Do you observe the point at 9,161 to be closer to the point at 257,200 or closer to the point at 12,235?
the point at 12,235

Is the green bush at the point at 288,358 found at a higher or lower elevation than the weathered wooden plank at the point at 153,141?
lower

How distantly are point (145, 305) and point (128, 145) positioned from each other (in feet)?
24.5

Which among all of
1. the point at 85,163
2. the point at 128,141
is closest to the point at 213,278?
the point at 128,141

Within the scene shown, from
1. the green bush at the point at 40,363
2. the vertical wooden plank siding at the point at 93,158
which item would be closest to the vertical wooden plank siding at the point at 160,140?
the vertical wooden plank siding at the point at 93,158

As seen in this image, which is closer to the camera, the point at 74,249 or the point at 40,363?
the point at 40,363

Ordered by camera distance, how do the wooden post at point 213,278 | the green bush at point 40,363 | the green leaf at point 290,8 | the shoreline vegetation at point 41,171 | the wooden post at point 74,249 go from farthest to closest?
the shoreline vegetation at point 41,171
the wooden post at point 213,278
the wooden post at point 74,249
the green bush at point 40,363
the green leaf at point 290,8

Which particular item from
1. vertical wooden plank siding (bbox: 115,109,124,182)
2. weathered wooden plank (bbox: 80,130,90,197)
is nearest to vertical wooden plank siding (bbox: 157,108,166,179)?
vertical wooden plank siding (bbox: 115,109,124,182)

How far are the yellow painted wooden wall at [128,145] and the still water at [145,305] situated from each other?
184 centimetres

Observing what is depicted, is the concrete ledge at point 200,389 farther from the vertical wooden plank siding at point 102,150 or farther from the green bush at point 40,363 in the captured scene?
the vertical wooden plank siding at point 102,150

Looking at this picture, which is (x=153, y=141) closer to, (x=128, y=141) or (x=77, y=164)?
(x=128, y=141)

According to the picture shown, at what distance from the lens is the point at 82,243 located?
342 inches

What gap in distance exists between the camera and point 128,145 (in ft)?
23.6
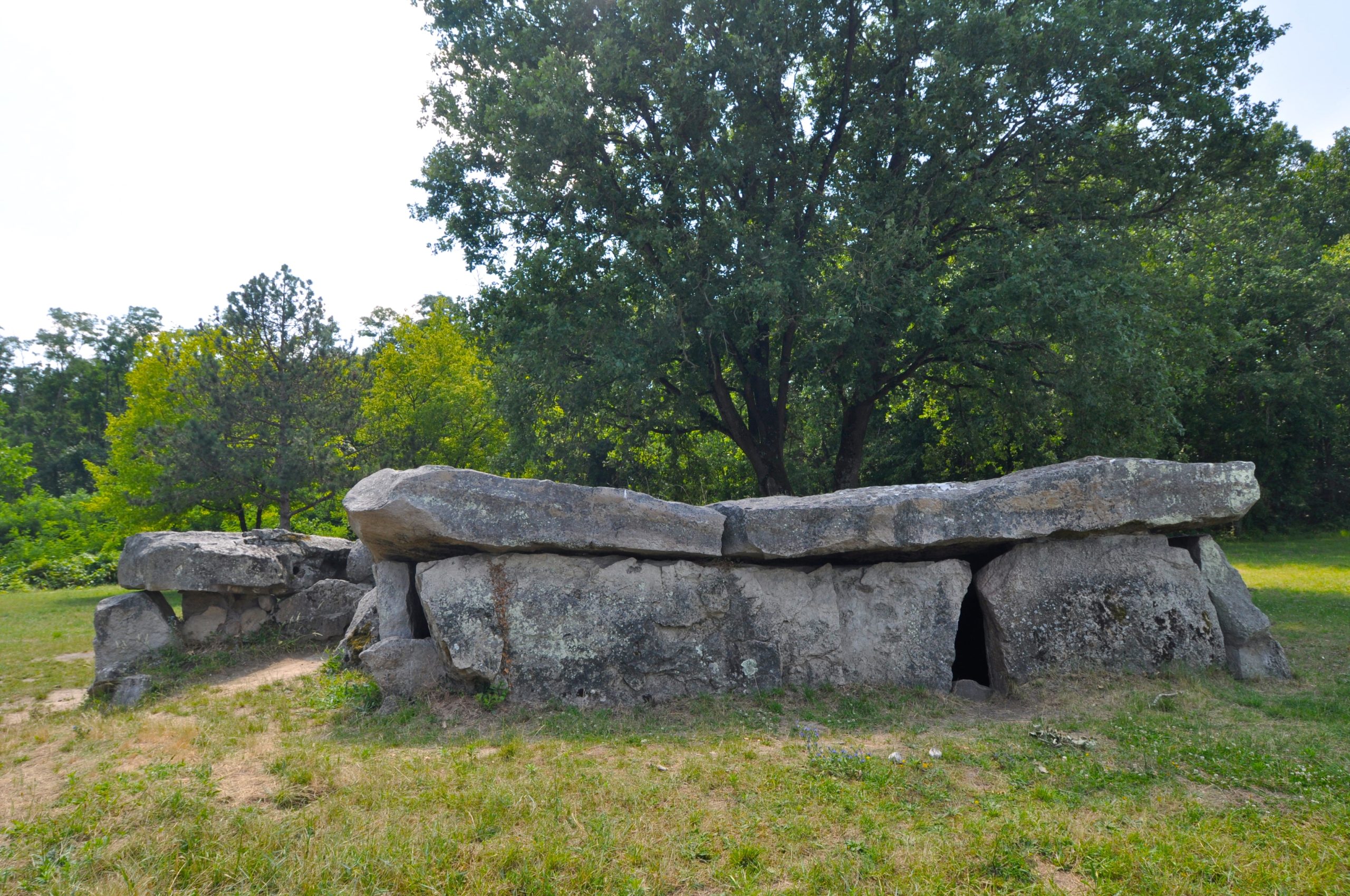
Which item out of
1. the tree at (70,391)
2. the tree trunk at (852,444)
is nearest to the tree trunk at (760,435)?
the tree trunk at (852,444)

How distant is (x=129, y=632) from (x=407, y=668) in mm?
5229

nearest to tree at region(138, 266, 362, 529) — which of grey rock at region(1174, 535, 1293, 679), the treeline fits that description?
the treeline

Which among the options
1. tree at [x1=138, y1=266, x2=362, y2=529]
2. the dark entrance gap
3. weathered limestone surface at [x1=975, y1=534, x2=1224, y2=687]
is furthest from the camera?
tree at [x1=138, y1=266, x2=362, y2=529]

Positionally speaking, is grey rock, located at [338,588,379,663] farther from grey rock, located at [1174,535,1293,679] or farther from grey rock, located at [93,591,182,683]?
grey rock, located at [1174,535,1293,679]

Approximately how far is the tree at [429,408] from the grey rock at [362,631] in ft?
36.8

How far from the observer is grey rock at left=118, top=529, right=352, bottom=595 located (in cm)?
1088

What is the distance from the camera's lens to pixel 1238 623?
9211 millimetres

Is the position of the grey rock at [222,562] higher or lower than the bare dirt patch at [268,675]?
higher

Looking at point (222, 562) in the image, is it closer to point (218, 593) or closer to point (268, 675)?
point (218, 593)

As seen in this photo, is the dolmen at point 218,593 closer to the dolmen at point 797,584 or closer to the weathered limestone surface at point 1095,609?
the dolmen at point 797,584

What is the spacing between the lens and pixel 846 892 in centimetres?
434

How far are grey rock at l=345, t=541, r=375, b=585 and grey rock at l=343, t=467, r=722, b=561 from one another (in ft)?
14.4

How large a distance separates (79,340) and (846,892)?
61.6m

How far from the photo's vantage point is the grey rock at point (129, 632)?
11.0 meters
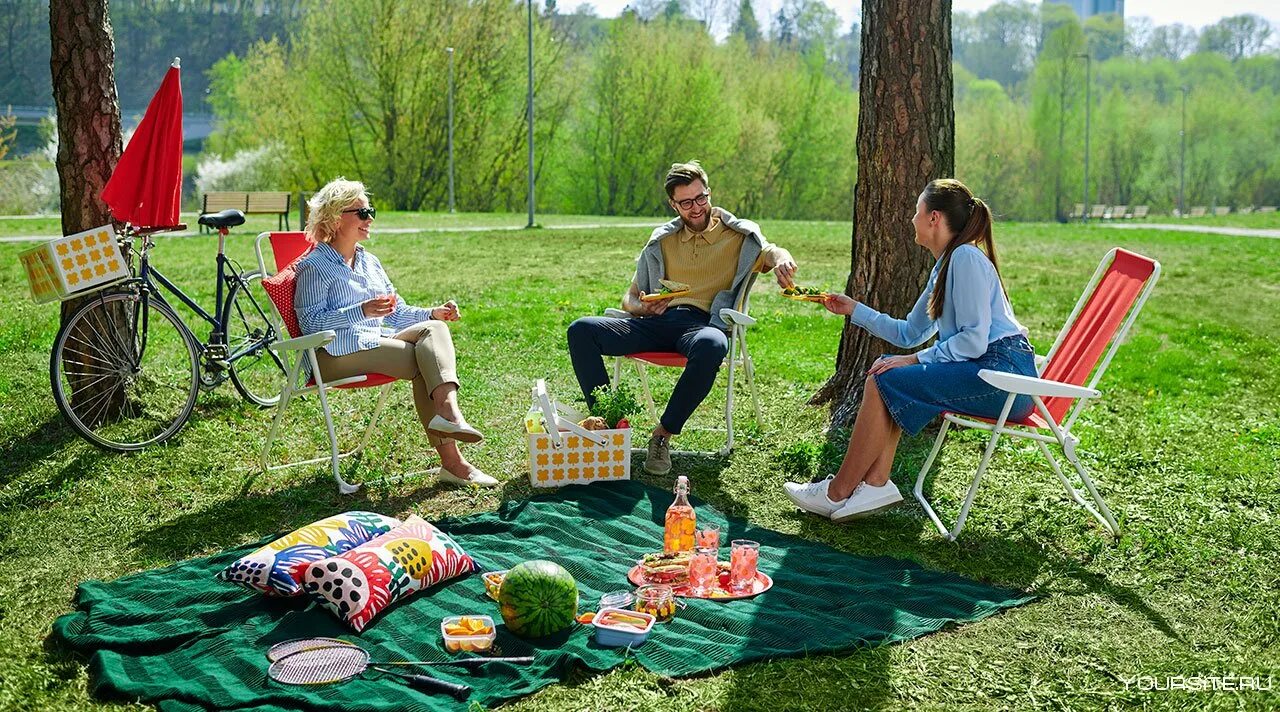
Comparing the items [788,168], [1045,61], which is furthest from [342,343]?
[1045,61]

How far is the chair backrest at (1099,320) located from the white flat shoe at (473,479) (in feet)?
7.34

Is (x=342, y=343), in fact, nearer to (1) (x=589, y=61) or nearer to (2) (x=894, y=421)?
(2) (x=894, y=421)

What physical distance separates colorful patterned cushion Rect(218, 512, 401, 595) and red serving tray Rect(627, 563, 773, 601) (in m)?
0.84

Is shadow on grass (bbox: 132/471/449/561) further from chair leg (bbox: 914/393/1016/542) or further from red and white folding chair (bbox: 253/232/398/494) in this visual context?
chair leg (bbox: 914/393/1016/542)

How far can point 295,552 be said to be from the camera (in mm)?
3676

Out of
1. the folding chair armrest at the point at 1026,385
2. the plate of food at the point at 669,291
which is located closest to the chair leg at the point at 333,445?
the plate of food at the point at 669,291

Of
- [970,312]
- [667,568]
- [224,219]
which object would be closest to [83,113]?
[224,219]

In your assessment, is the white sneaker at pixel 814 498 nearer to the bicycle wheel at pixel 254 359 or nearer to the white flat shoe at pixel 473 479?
the white flat shoe at pixel 473 479

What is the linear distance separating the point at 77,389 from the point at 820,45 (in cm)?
4363

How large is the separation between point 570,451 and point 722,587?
1.32 metres

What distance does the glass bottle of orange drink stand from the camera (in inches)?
157

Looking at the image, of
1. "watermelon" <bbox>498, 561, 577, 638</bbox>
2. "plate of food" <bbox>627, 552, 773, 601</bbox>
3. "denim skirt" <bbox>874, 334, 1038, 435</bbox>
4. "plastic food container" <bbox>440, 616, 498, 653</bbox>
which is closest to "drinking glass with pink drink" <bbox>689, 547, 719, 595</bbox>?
"plate of food" <bbox>627, 552, 773, 601</bbox>

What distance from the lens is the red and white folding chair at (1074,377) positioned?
403cm

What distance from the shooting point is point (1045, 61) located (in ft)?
158
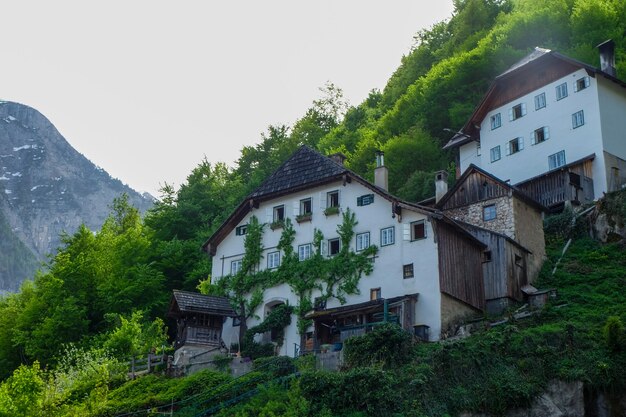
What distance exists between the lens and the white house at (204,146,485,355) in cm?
4038

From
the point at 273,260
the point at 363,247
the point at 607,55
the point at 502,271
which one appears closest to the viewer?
the point at 502,271

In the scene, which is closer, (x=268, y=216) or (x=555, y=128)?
(x=268, y=216)

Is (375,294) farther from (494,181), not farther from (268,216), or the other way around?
(494,181)

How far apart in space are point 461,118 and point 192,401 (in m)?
37.3

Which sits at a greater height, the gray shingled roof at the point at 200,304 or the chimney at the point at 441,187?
the chimney at the point at 441,187

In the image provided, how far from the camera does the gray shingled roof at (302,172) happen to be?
46969 millimetres

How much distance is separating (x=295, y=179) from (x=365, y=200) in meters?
5.07

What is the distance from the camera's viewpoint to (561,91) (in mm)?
53312

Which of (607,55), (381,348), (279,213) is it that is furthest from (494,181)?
(607,55)

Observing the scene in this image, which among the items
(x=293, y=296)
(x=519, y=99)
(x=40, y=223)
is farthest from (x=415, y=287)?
(x=40, y=223)

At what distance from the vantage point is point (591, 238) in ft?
156

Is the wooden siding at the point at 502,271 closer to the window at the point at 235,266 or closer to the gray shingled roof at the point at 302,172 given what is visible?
the gray shingled roof at the point at 302,172

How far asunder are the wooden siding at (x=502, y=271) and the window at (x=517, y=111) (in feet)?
47.7

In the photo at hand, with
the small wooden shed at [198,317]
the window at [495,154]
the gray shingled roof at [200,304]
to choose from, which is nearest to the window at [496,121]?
the window at [495,154]
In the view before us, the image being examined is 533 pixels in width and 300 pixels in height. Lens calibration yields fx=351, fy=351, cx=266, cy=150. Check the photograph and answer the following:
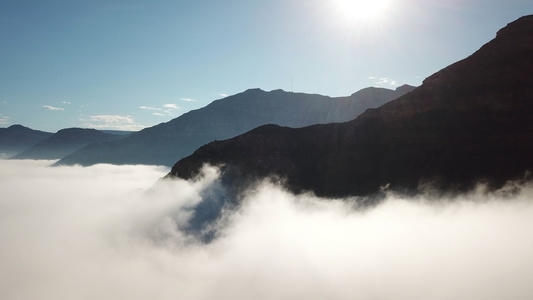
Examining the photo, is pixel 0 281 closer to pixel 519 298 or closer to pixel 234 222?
pixel 234 222

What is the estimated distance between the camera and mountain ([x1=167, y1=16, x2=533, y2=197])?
83438 millimetres

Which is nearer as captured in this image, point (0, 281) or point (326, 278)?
point (326, 278)

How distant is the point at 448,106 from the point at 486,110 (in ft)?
29.9

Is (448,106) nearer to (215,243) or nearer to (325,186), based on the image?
(325,186)

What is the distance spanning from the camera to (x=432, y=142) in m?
94.2

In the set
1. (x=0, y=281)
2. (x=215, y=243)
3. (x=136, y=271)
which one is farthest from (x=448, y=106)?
(x=0, y=281)

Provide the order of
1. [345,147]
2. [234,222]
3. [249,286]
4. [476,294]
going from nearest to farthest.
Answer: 1. [476,294]
2. [345,147]
3. [234,222]
4. [249,286]

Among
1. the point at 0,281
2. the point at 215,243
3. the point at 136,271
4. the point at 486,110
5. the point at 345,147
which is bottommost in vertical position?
the point at 0,281

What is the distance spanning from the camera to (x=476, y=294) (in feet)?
338

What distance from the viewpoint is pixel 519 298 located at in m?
93.1

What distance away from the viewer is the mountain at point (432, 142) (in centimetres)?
8344

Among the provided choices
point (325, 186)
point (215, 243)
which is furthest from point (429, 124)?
point (215, 243)

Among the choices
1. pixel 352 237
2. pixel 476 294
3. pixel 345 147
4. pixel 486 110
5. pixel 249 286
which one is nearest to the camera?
pixel 486 110

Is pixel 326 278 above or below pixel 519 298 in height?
below
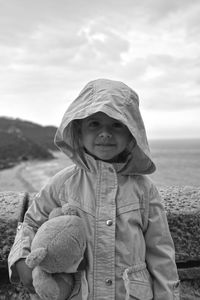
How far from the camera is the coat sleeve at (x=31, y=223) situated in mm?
1975

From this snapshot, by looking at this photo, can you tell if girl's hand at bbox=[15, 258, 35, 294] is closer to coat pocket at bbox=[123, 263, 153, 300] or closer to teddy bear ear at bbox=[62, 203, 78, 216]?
teddy bear ear at bbox=[62, 203, 78, 216]

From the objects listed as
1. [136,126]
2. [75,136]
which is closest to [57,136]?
[75,136]

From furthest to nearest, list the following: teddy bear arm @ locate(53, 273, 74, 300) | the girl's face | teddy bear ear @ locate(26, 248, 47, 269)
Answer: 1. the girl's face
2. teddy bear arm @ locate(53, 273, 74, 300)
3. teddy bear ear @ locate(26, 248, 47, 269)

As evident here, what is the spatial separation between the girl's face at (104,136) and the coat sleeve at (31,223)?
14.6 inches

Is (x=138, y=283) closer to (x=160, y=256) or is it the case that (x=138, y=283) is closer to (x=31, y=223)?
(x=160, y=256)

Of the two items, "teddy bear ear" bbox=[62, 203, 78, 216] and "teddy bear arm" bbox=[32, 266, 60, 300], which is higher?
"teddy bear ear" bbox=[62, 203, 78, 216]

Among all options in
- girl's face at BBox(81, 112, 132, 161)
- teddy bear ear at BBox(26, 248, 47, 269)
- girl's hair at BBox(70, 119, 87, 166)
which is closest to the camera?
teddy bear ear at BBox(26, 248, 47, 269)

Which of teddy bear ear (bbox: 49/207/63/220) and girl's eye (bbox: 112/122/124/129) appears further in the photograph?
girl's eye (bbox: 112/122/124/129)

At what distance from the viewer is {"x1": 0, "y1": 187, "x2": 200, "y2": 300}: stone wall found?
236 centimetres

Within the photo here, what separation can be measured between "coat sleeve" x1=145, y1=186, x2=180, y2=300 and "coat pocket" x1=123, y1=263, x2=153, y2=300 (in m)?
0.06

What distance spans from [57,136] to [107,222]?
0.72m

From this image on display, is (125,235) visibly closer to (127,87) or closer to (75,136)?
(75,136)

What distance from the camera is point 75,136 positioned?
2.36m

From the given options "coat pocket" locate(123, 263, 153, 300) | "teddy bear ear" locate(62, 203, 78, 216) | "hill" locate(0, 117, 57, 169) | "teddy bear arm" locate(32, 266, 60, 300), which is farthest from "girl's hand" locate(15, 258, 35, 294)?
"hill" locate(0, 117, 57, 169)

*Aim*. Copy out the lines above exactly, from the line with "From the objects listed as" to the line with "236 centimetres", both of those lines included.

*Solution*.
From the objects listed as
1. [136,126]
2. [75,136]
which is closest to [57,136]?
[75,136]

From furthest to nearest, list the following: teddy bear arm @ locate(53, 273, 74, 300) | the girl's face | teddy bear ear @ locate(26, 248, 47, 269)
Answer: 1. the girl's face
2. teddy bear arm @ locate(53, 273, 74, 300)
3. teddy bear ear @ locate(26, 248, 47, 269)

As evident here, what is the spatial separation between the girl's face at (104,136) and the coat sleeve at (31,223)?
14.6 inches

Is (x=138, y=283) closer to (x=160, y=256) or is it the case that (x=138, y=283) is closer to (x=31, y=223)?
(x=160, y=256)

Of the two items, "teddy bear ear" bbox=[62, 203, 78, 216] and "teddy bear arm" bbox=[32, 266, 60, 300], which is higher?
"teddy bear ear" bbox=[62, 203, 78, 216]

Among all options in
- girl's face at BBox(81, 112, 132, 161)
- teddy bear ear at BBox(26, 248, 47, 269)
- girl's hair at BBox(70, 119, 87, 166)
which is closest to the camera?
teddy bear ear at BBox(26, 248, 47, 269)

Which of teddy bear ear (bbox: 49/207/63/220) and girl's eye (bbox: 112/122/124/129) appears further in the photograph?
girl's eye (bbox: 112/122/124/129)

At what distance from the viewer is {"x1": 0, "y1": 187, "x2": 200, "y2": 300}: stone wall found?
236 centimetres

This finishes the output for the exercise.